Von Pilzen inspirierte Kunst mit Echtzeitbeleuchtung erhellt das Burning Man Festival

26. November 2024
Der Burning Man, der jedes Jahr in der abgelegenen Black Rock-Wüste in Nevada stattfindet, ist die Verkörperung der Gegenkultur – einer der wenigen Orte, eines der wenigen Male, an denen man wirklich aus der Gesellschaft heraustreten und in eine neu gestaltete Welt eintreten kann. 

Bei diesem Wüstentreffen für Bohemiens und Freigeister aller Couleur bildete die Kunst schon immer den Mittelpunkt des Festivals.

Die Veranstaltung bietet eine große Bandbreite großformatiger Kunstinstallationen – darunter experimentelle und interaktive Skulpturen, Gebäude und Kunstautos –, die alle auf einem von den Organisatoren gewählten Thema basieren.

Das diesjährige Thema war "Curious and Curiouser" und ein Kunstkollektiv, das diesen Hinweis definitiv verstanden hat, ist Understory.
Ihre Installation Nebula Shroom Grove ist eine visuelle Interpretation eines Pilzwaldes, der mit einem nebelartigen Ökosystem verflochten ist. Sie ist aus miteinander verbundenen Modulen zusammengesetzt, die in unterschiedlichen Höhen installiert sind. 

In diesem Artikel erklärt Silvia Rueda, ausgebildete Architektin und Spezialistin für immersive Medien, wie das Team die Unreal Engine und Twinmotion verwendete, um "Nebula Shroom Grove" zu entwerfen – und wie zum ersten Mal ein Team von Kolumbianerinnen ihr Land und ihre Kunstwerke beim Burning Man repräsentierte.

Die Einsamkeit der Pilze

Teils Kunstinstallation, teils Architektur: "Nebula Shroom Grove" wurde von einem geflügelten Wort Kolumbiens inspiriert, einem Satz, den Rueda in ihrer Kindheit oft vernahm: "Einsam zu sein bedeutet, wie ein Pilz zu sein."

Es ist ein Thema, das in den drei Kolumbianerinnen, die das Understory Collective bilden, auf besondere Weise widerhallt. "Für unser Team war es die Auswanderung, das Outing, die erste Mutterschaft – Einsamkeit hat viele Gesichter", betont Rueda.

--- AUFGABENSTELLUNG ---
Gib aus dem obigen Artikel über die Pilzinstallation beim Burning Man den Abschnitt zwischen „Die Veranstaltung bietet“ und „Höhen installiert sind.“, beide eingeschlossen, wortgetreu wieder.

--- AUSZÜGE DER DATENSÄTZE ---

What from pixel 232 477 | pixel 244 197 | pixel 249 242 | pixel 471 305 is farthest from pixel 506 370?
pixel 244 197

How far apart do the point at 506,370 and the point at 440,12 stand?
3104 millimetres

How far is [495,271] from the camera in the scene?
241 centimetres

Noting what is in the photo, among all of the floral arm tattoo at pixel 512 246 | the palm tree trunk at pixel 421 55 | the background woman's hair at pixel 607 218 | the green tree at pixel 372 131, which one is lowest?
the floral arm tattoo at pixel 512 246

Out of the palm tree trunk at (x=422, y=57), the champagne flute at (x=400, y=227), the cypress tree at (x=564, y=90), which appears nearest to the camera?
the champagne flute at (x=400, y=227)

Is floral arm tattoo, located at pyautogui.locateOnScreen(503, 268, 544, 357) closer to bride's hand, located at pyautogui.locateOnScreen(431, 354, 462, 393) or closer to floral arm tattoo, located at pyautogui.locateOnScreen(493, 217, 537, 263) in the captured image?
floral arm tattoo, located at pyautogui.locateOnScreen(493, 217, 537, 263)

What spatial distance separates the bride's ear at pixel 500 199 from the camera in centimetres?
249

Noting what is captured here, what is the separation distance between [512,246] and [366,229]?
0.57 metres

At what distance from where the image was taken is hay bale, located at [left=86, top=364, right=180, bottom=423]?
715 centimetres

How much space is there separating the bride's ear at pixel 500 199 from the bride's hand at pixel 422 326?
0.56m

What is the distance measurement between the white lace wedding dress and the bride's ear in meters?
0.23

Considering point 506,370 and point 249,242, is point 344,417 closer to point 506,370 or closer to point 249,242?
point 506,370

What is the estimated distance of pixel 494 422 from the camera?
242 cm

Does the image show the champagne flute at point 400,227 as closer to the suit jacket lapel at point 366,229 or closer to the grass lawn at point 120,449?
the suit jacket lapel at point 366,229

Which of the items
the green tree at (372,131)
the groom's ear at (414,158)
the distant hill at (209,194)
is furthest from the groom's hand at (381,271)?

--- ERGEBNIS DER ÜBUNG ---
Die Veranstaltung bietet eine große Bandbreite großformatiger Kunstinstallationen – darunter experimentelle und interaktive Skulpturen, Gebäude und Kunstautos –, die alle auf einem von den Organisatoren gewählten Thema basieren.

Das diesjährige Thema war "Curious and Curiouser" und ein Kunstkollektiv, das diesen Hinweis definitiv verstanden hat, ist Understory.
Ihre Installation Nebula Shroom Grove ist eine visuelle Interpretation eines Pilzwaldes, der mit einem nebelartigen Ökosystem verflochten ist. Sie ist aus miteinander verbundenen Modulen zusammengesetzt, die in unterschiedlichen Höhen installiert sind.